Ni pesebre, ni árbol de Navidad: esta es la nueva tendencia en diciembre
Las tendencias actuales invitan a los amantes de esta temporada a reinventarse con las decoraciones navideñas
La tradición no se ha eliminado, se ha reinventado. Crédito: amazon
Durante décadas, armar el árbol de Navidad y colocar el pesebre en su base fue un ritual casi inalterable en muchos hogares. No importaban los metros cuadrados ni el estilo decorativo: siempre había un espacio destinado a la escena del nacimiento, como parte central de las celebraciones.
Esa costumbre, sin embargo, comenzó a transformarse de manera silenciosa en los últimos años y terminó de consolidarse para la Navidad 2025. Especialistas en tendencias coinciden en que no se trata de eliminar el pesebre, sino de repensar su ubicación y su función estética.
El cambio está ligado a una evolución en la decoración navideña. El pesebre dejó de ser solo un elemento tradicional para convertirse en una pieza más cuidada, artesanal y simbólica. En ese contexto, mantenerlo debajo del árbol ya no resulta atractivo ni funcional para muchos hogares.
Los árboles actuales, cargados de luces LED, cintas, flores artificiales y adornos metalizados, concentran toda la atención visual. Sumar un pesebre tradicional en la base suele generar saturación, rompiendo la armonía cromática que hoy buscan las propuestas decorativas más actuales.
A esto se suma la influencia del minimalismo, especialmente en departamentos pequeños. La tendencia prioriza menos objetos, materiales livianos y tonos suaves, lo que empuja a reducir la cantidad de elementos concentrados en un solo punto del ambiente.

El pesebre se independiza y gana protagonismo propio
La principal novedad de esta Navidad es separar completamente el pesebre del árbol y asignarle un espacio propio.

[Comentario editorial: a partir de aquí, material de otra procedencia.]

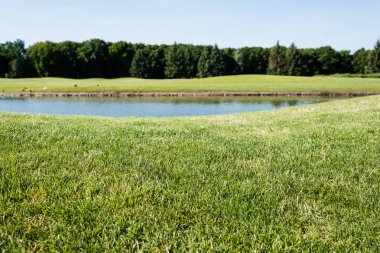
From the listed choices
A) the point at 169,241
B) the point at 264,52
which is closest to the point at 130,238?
the point at 169,241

Puede ubicarse sobre una mesa lateral, una repisa flotante, una cómoda o incluso en un rincón temático diseñado exclusivamente para la escena.
Lejos de perder relevancia, el pesebre gana protagonismo al exhibirse como una pieza central. Muchas familias lo presentan sobre bandejas de madera, muebles blancos o superficies neutras, acompañado de iluminación cálida y materiales orgánicos como cerámica o cemento pulido.
También crece la popularidad del llamado “pesebre contemporáneo”. Son versiones simplificadas, con pocas figuras y diseños geométricos o artesanales, que funcionan mejor en superficies despejadas. En 2025, predominan los tonos beige, gris, blanco y maderas naturales.

La practicidad es otro factor clave. En hogares con niños o mascotas, el pesebre ubicado bajo el árbol suele desordenarse o romperse con facilidad. Colocarlo en un mueble elevado reduce riesgos y ayuda a conservar las piezas en mejor estado.
Las redes sociales impulsaron esta transformación. En TikTok se volvieron virales los “pesebres de estantería”, mientras que Instagram popularizó composiciones monocromáticas alineadas con estilos nórdicos. Ambas plataformas refuerzan la idea de un pesebre independiente y curado.
Las tiendas acompañan el cambio. Cadenas como HomeGoods, Target, Walmart y Amazon lanzaron líneas completas de pesebres diseñados para ubicarse fuera del árbol. En los catálogos de 2025, casi no aparecen escenas tradicionales bajo el pino.
La tendencia no elimina la tradición navideña, sino que la adapta. El pesebre conserva su valor espiritual, pero se integra a hogares más modernos y funcionales. Para muchos, darle un espacio propio no significa relegarlo, sino destacarlo aún más.